* Travail à faire: Prolongez l'extrait ci-dessous sur l'infection virale des équidés en reprenant après sa dernière phrase.

La vaccination recommandée pour l’ensemble des mâles reproducteurs

Selon ces scientifiques, “la grande majorité des infections sont inapparentes ou subcliniques et passent inaperçues. Après une période d’incubation de deux à quatorze jours (transmission par voie respiratoire) ou six à huit jours (transmission par voie sexuelle), les équidés peuvent développer des signes cliniques très variés et plus ou moins marqués, notamment en fonction de la virulence de la souche. La phase clinique dure une à deux semaines. Les signes cliniques classiquement décrits peuvent ressembler à un épisode grippal, mais sont le plus souvent moins intenses: hyperthermie modérée (température supérieure à 38,5°C) associée à des signes généraux (fatigue, baisse d’appétit); des signes respiratoires: écoulements nasaux et oculaires séreux, plus rarement de la toux, des difficultés respiratoires; un œdème des zones déclives: membres, fourreau, ventre, scrotum chez l’étalon, mamelle chez la jument; une raideur dans la locomotion; une urticaire. Chez la jument gravide, un avortement peut avoir lieu deux à quatre semaines après la contamination par voie respiratoire. Toutes les juments contaminées n’avortent pas. Elles peuvent avorter sans avoir présenté d’autres signes cliniques préalables.” 

“En revanche, cette infection n’a pas de conséquence à court et long terme sur la fertilité de la jument”, note l’article d’Équipédia. “Chez l’étalon, on peut observer une subfertilité transitoire de six à onze semaines, notamment en raison de l’hyperthermie associée à la maladie et l’augmentation consécutive de la température des testicules. Les étalons chez lesquels on observe une persistance du virus dans l’appareil génital ne présentent pas de symptômes: ils sont porteurs sains. Le portagechronique du virus dans l’appareil génital n’a pas de conséquences sur la qualité du sperme.

On peut également observer des cas de mortalité chez de jeunes poulains, conséquence d’une pneumonie et d’une entérite (inflammation de la muqueuse intestinale). Cinq cas de mortalité ont été décrits chez des foals lors de l’épidémie de 2007 en Normandie, puis un cas en 2011. Du fait des conséquences potentielles de la maladie, notamment des avortements, un portage à long terme du virus dans l’appareil génital des étalons et des cas de mortalité chez les foals, son impact économique peut être important pour la filière équine.”

* Données fournies:
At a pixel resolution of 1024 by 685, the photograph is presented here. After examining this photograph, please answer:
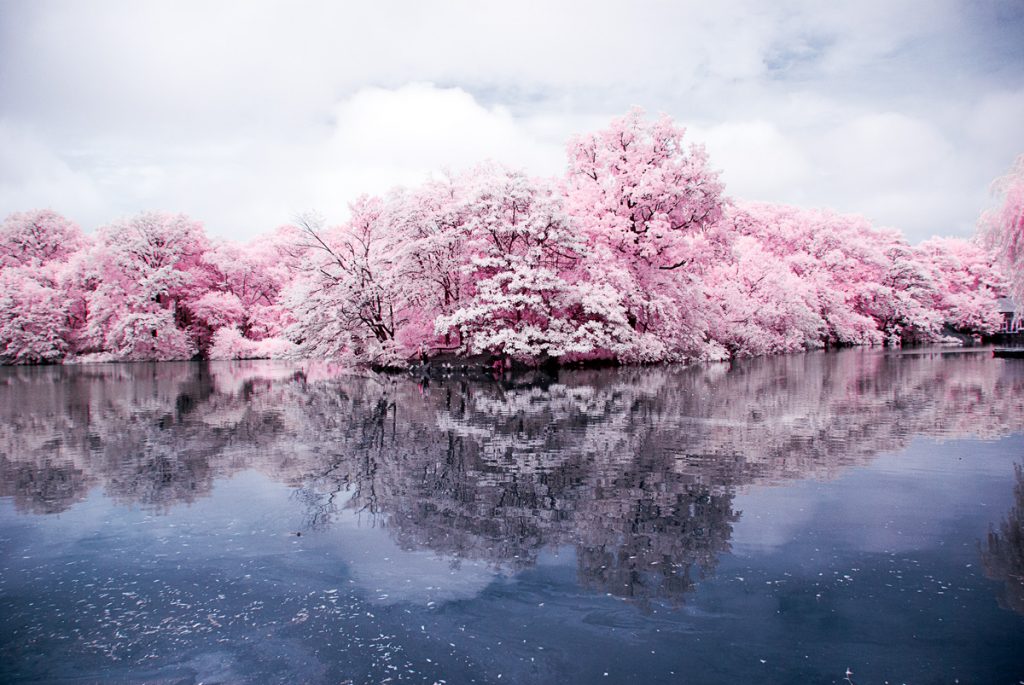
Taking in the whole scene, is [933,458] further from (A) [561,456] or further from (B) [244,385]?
(B) [244,385]

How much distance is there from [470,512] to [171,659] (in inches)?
127

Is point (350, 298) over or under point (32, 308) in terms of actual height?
under

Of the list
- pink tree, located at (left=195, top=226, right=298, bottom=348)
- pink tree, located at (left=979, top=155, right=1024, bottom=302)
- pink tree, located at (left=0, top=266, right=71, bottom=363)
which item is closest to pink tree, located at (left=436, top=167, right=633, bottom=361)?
pink tree, located at (left=979, top=155, right=1024, bottom=302)

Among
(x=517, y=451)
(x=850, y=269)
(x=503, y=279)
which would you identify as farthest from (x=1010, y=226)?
(x=850, y=269)

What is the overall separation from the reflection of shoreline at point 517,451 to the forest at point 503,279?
9.78 meters

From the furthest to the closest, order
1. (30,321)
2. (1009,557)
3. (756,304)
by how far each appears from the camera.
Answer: (30,321) → (756,304) → (1009,557)

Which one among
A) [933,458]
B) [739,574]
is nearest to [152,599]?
[739,574]

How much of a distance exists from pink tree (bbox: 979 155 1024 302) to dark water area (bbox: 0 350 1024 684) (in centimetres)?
1257

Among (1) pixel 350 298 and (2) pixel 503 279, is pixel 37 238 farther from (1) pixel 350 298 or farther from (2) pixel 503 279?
(2) pixel 503 279

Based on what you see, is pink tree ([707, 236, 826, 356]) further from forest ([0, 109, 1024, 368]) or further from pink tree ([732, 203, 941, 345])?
pink tree ([732, 203, 941, 345])

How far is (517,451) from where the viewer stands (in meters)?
9.96

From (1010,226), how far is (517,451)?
19.8m

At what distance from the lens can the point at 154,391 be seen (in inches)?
851

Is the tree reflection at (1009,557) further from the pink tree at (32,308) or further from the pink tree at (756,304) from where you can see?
the pink tree at (32,308)
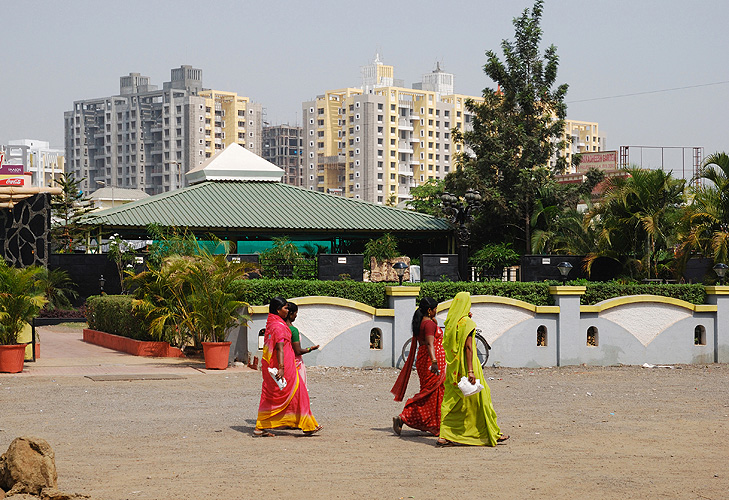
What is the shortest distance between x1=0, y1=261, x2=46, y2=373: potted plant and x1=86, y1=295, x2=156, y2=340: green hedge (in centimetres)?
354

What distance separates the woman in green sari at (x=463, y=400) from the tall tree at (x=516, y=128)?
2638cm

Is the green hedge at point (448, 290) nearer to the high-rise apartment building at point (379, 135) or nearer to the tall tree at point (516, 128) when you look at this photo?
the tall tree at point (516, 128)

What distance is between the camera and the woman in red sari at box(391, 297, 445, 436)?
1036 centimetres

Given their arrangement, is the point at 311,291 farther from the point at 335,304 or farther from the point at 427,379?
the point at 427,379

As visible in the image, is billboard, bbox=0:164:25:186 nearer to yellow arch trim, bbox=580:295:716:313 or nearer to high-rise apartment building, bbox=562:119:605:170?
yellow arch trim, bbox=580:295:716:313

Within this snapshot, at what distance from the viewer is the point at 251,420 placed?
1130 centimetres

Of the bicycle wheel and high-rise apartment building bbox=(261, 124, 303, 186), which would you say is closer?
the bicycle wheel

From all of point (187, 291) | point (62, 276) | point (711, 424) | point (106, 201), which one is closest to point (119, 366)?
point (187, 291)

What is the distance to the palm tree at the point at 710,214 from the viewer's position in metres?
21.3

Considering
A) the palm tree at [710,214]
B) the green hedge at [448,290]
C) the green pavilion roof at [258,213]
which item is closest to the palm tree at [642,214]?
the palm tree at [710,214]

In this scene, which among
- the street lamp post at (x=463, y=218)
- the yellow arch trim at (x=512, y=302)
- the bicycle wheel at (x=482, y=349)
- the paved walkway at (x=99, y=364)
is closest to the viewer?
the paved walkway at (x=99, y=364)

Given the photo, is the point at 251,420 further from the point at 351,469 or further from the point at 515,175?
the point at 515,175

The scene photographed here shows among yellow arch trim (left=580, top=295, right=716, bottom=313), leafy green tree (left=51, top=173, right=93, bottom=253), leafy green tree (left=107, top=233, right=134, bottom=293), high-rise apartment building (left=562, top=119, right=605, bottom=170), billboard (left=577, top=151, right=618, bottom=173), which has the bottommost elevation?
yellow arch trim (left=580, top=295, right=716, bottom=313)

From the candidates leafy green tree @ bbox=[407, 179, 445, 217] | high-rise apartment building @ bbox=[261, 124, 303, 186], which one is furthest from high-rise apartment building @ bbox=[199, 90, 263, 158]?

* Espace de réponse:
Pour toutes ces raisons, Marc Spalart assure traiter ce foyer avec un niveau maximal de précaution. “J’ai tout de suite alerté tous les centres avec lesquels je travaille afin qu’ils fassent encore plus attention à l’entrée des étalons. Nous testons tous les éjaculats prélevés sur la période. Les propriétaires des étalons toujours présents pourront récupérer leurs chevaux une fois qu’ils présenteront des virologies négatives dans le nez et le sang. Ils pourront reprendre le sport, mais pas la reproduction. Pour reprendre la monte, ils devront être contrôlés tous les trois mois ou en fin de saison de concours afin de voir s’ils parviennent à se débarrasser de la maladie et ne plus être sexuellement excréteurs. Une fois que nous aurons vidé le haras, nous désinfecterons tout avant le retour des chevaux avec cette fois un test nasopharyngé obligatoire avant l’entrée dans le centre de production”, conclut le directeur d’Equitechnic.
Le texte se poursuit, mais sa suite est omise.